アクティブなランサムウェアキャンペーンにおけるこの脆弱性の正確な展開は不明ですが、CISA KEVリストへの含まれることは、野生での確認された、アクティブな悪用を示しています。
Zimbra背後のベンダーであるSynacorは、最新のパッチリリースでこの脆弱性に対処しました。
セキュリティ更新は、AntiSamy HTMLフィルター処理コンポーネントをバージョン1.7.8にアップグレードし、脆弱なレガシーコードを削除することで、XSSの欠陥を解決します。
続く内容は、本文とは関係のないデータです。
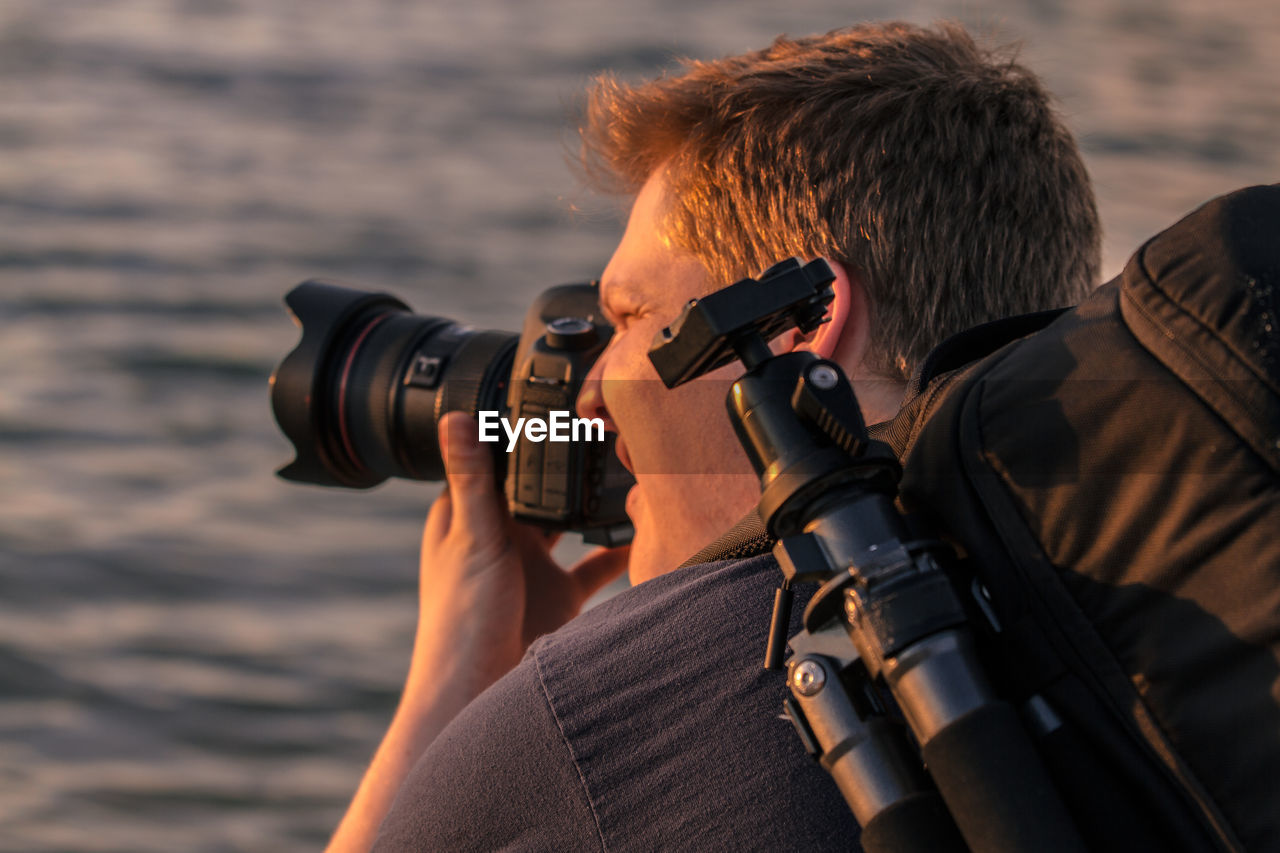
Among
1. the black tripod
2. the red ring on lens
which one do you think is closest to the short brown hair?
the black tripod

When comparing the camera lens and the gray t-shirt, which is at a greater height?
the camera lens

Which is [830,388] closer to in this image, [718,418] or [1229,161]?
[718,418]

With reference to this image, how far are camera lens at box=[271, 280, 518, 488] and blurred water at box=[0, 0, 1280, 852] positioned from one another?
258 millimetres

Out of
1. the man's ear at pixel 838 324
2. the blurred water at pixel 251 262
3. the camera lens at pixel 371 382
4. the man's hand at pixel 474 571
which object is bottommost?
the man's ear at pixel 838 324

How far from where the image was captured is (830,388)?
83cm

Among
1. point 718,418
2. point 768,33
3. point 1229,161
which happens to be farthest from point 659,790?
point 768,33

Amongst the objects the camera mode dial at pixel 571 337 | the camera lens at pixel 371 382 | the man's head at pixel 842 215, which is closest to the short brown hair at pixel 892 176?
the man's head at pixel 842 215

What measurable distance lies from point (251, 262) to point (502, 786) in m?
3.95

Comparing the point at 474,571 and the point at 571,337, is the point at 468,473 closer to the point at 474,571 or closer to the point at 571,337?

管理者は、システムを保護するため、パッチ済みバージョンのいずれかに更新する必要があります。
- Zimbra Collaboration Suiteバージョン10.1.13は、現在のブランチユーザーにとって直ちのインストールが必要です。
- Zimbra Collaboration Suiteバージョン10.0.18は、レガシー展開の重大なセキュリティ更新として機能します。
CISAは組織に強く助言しています。これらのベンダー軽減措置を直ちに適用するか、更新プログラムを展開できない場合は製品の使用を完全に中止してください。
Synacorはこのパッチの展開リスクを中程度と評価しており、管理者は本番サーバーに更新プログラムをプッシュする前に、標準的なステージングとテスト手順に従う必要があることを意味しています。
追加のセキュリティとシステム更新
CVE-2025-66376のパッチ適用を超えて、最新のZimbra更新は、いくつかの基礎的なセキュリティと使いやすさの向上をもたらします。
これらの追加は、全体的なシステム安定性を向上させ、現代的な管理ニーズに沿わせることを目的としています。
- 更新は、最新のRFCガイドラインに従って、トランスポート層セキュリティ(TLS)処理を強化します。
- 管理者は、メールボックスの移行のための強化されたAmazon S3データ管理とクリーンアップ処理を取得します。
- 新しいIgniteスマートメール検索は、LDAPサポートの外部メール警告とともに、即座の提案を提供します。
- ユーザーは、強化されたリカバリーオプションを使用して、ゴミ箱フォルダから直接削除されたメール、連絡先、ファイルを復元できるようになりました。
- 更新されたZimbra Connector for Outlook(ZCO)は、Outlook 2024との完全な互換性を備えています。
- Synacorは、2026年10月までレガシーOutlookクライアントのExchange Web Services(EWS)互換性を維持します。
管理者は、Zimbra バージョン10.0が2025年12月31日に正式にサポート終了(EOL)に達したことに注意する必要があります。
バージョン10.0.18はこの特定のCVEの重大なセキュリティ修正を提供していますが、10.0ブランチを実行し続けている組織は、完全にサポートされている10.1シリーズへの移行を緊急に計画する必要があります。
バージョン10.1への移行は、将来のセキュリティパッチと脅威軽減へのアクセスを中断なく確保します。